The trader thought for a moment. Here was his opportunity. Now or never he would name a price dazzling to the Indian—cheap to him, since it might for ever rid him of the man he feared and hated.
“I would give for such a horse,” he slowly replied, “two hundred skins.”
Two hundred skins! Never had horse fetched such a price since the mustang breed had reached these northern prairies from the great plateau of New Mexico and the Spanish frontier, two hundred years ago. The Indian was dumb with astonishment—for three such horses he and his band would get 750 skins. Why they would be rich for evermore. They would be the envy of every young Assineboine in the tribe. The fairest squaws would be their wives, for they could lay such a pile of presents at the lodge doors of the parents that it would be impossible to deny their suit.

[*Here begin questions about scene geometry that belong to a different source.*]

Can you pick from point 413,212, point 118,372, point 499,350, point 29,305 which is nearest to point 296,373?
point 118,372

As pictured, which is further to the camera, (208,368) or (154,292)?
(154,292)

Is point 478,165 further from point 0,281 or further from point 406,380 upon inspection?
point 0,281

What guns, too, they could buy, and fancy rifles, and store of beads and gaudy dress, with porcupine quills, and blankets of brightest hue!
All these things flashed through the minds of the war-party as they listened to the trader’s offer. The bid was too high; the last doubt about attempting to kill the Cree and carry off the horses of the Sioux vanished, and already they began to speculate upon their future disposal of so much wealth and so much finery. So far as they were concerned the doom of the Cree, and for that matter of the Sioux, and his associates if resistance was offered, was settled.
The trader saw with suppressed joy this realization of his fondest hopes. He well knew the Sioux would fight to the bitter end sooner than lose friend or horse. He had only one fear, and that was that the murder of the Cree and the capture of the horses might be effected while the Sioux was absent from his camp, and that thus the life of his enemy might be saved.
As he wrapt himself in his robe a little later on in the night, and lay down to sleep by the still smouldering embers of the camp fire, he felt at last that his long fear was wearing to an end, and that the fate of his enemy was sealed.